The main thing the book does is to set the tone for the entire series. We meet Harry, a young man orphaned at the age of 1, living with his aunt’s family who treat him worse than a slave, and hence when he hears that he is a wizard, and a very famous one at that (Hermione claims to know all about him, which is more that he can say), his first reaction is, “Who? Me?”. And he spends a lot of time wondering about whether they are mistaken in him, how he will fare in the school with all wizards… all in all, a very normal, polite, if slightly less confident kid.
Which is diametrically opposite from how his spoiled-beyond-words cousin Dudley, or his arch-enemy in the school, Draco Malfoy (who is not less spoiled than Dudley) would have reacted.
Harry’s best friend, Ron Weasley is second-youngest kid in a wizarding family with 7 kids. With a head boy, a Quiddich captain, a prefect and the Troblemakers-at-Chief of Hogwarts in the family, it is a lot to live up to for him. But he comes really into his “inheritance” by living the adventures with Harry, least of which is winning “the best Chess game in Hogwart’s history”.

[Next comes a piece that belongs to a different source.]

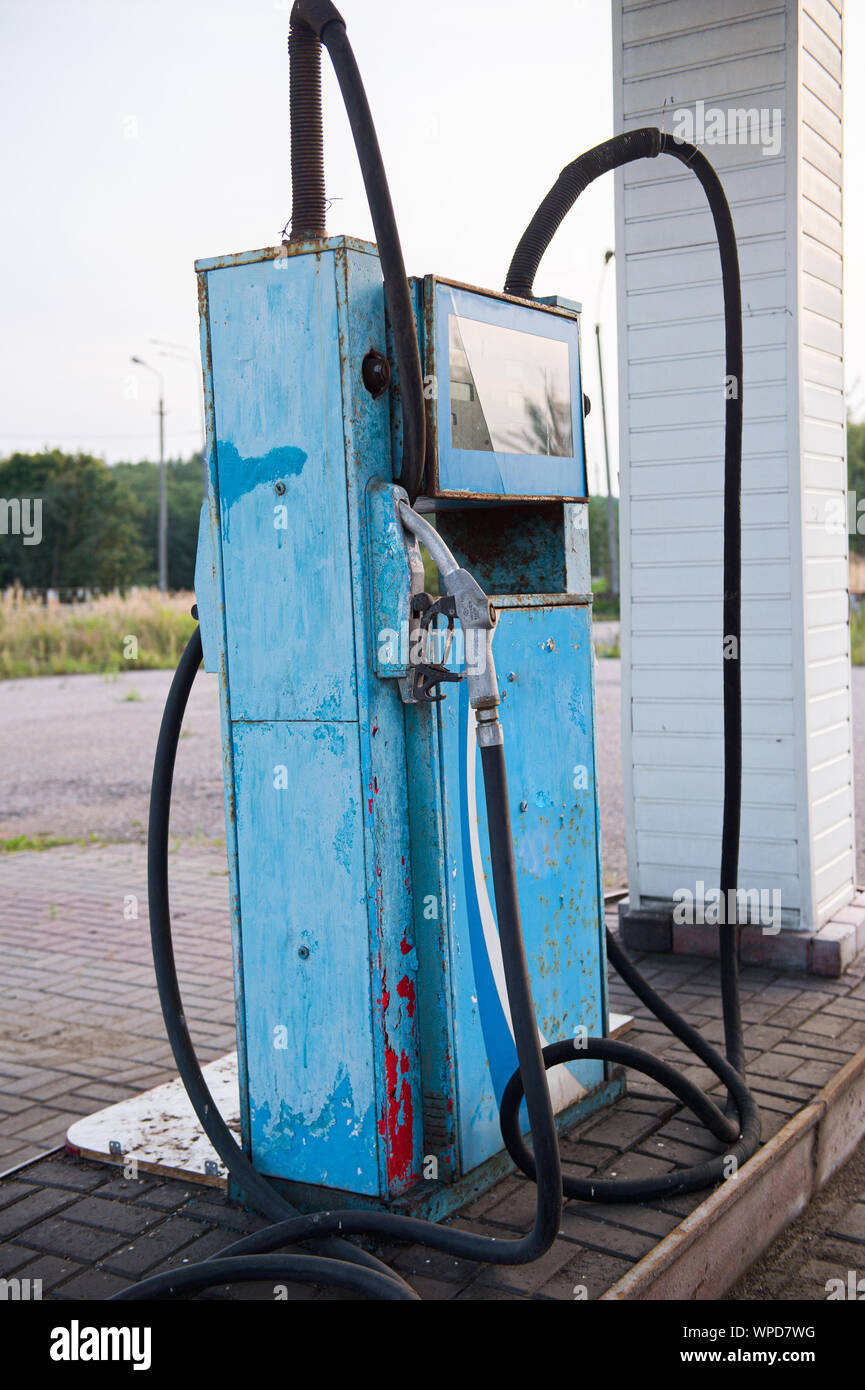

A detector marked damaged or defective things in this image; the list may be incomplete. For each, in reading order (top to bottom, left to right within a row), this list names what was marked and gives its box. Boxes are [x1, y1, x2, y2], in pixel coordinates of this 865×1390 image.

rusty blue fuel dispenser [118, 0, 760, 1304]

The last member of the trio, Hermione Granger is a muggle-born bookworm who has read all the study books (and then some) before school year starts, and takes out pavement-slab-sized books as “light reading”. So, it is not a surprise that at first she vexes everybody and anybody with her “know-it-all” attitude. But of course, doing some things makes you best of friends, and “defeating a mountain troll” is easily one of them.
We of course meet the teachers, who have a lot of role to play, with the sinister Prof. Snape as the guy who hates Harry (because Harry’s dad once saved his life), the stuttering Prof. Quirrell who is hiding a big secret under his turban, and the strict Prof. McGonagall, whom we meet right at the start. Last but not the least, is Prof. Dumbledore, the most powerful wizard of the times, and the “coolest” one at that.

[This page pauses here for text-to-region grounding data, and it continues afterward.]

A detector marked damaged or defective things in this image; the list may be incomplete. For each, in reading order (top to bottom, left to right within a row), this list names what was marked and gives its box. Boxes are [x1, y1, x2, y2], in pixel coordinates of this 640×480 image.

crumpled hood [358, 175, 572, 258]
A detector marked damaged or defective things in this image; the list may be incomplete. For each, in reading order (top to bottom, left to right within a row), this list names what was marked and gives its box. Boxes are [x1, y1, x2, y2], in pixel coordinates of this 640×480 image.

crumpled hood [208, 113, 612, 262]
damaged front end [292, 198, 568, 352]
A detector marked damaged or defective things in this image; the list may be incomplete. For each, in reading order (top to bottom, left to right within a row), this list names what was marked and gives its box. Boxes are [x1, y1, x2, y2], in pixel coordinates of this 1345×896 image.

We also hear from or meet characters like Ginny Weasley, Sirius Black and Firenze the centaur who play a lot more role in the series later, along with hints spread thoughout the book whose real meaning we know in later books. Like Harry talking to a boa constrictor in the zoo, or Harry’s mother dying to save him, giving him a protection.

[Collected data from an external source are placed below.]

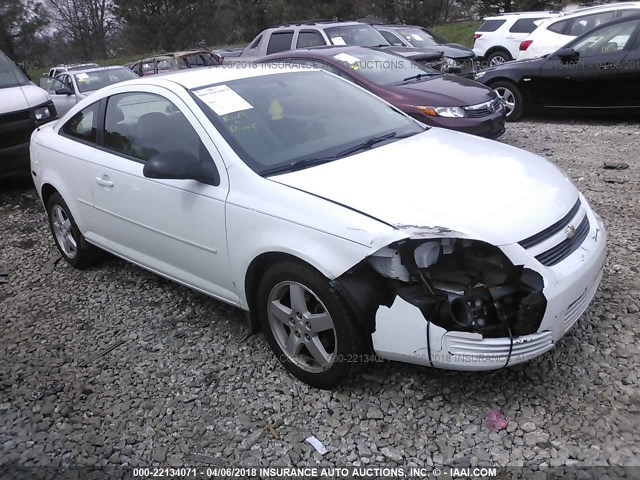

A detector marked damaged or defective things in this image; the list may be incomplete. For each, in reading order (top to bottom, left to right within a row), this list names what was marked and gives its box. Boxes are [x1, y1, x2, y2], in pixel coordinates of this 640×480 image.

damaged front end [332, 236, 548, 368]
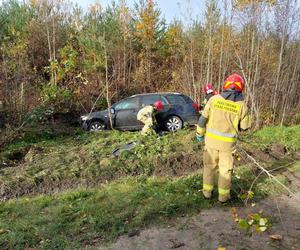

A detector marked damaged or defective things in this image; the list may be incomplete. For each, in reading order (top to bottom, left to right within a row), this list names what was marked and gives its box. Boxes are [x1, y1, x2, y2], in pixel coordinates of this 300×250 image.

crashed black car [81, 92, 200, 133]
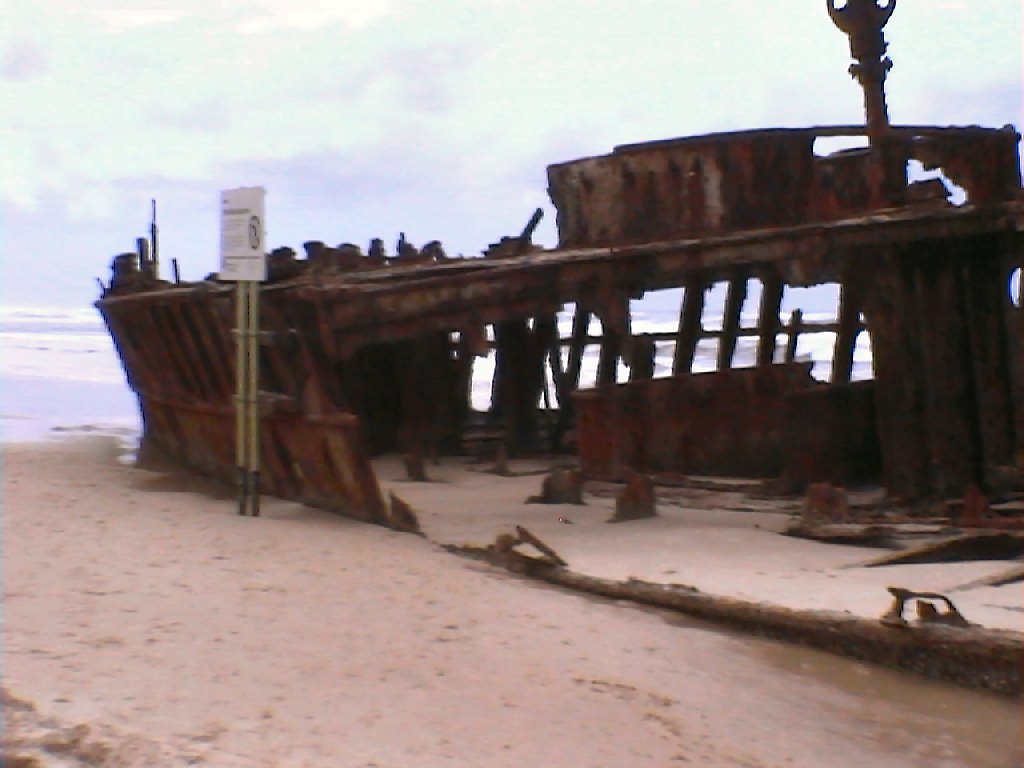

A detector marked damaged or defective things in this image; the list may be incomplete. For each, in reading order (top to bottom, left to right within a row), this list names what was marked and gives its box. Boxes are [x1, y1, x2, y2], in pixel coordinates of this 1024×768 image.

rusted ship hull [96, 123, 1024, 524]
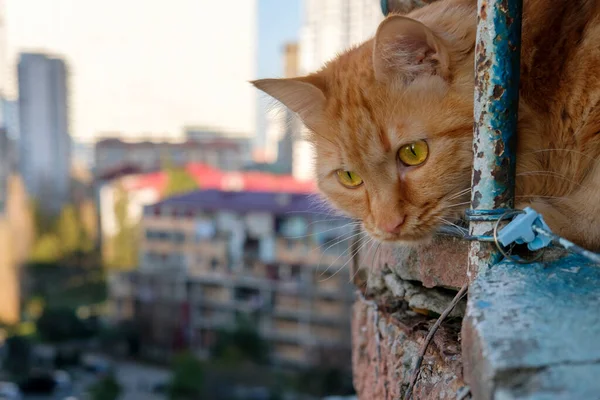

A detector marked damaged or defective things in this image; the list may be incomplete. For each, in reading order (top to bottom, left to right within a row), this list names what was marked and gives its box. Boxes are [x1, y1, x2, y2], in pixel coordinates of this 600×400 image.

rusty metal pipe [466, 0, 524, 276]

I have omitted a lot of characters, plot points and jokes from here. But at the end of it all, the book is really about a young boy finding his own place in the world of his own, a world he never knew existed, and about love, sacrifice, friendship and standing up for your friends and your beliefs.
Quote of The Day:
That is one of my more brilliant ideas. And between you and me, that is saying something.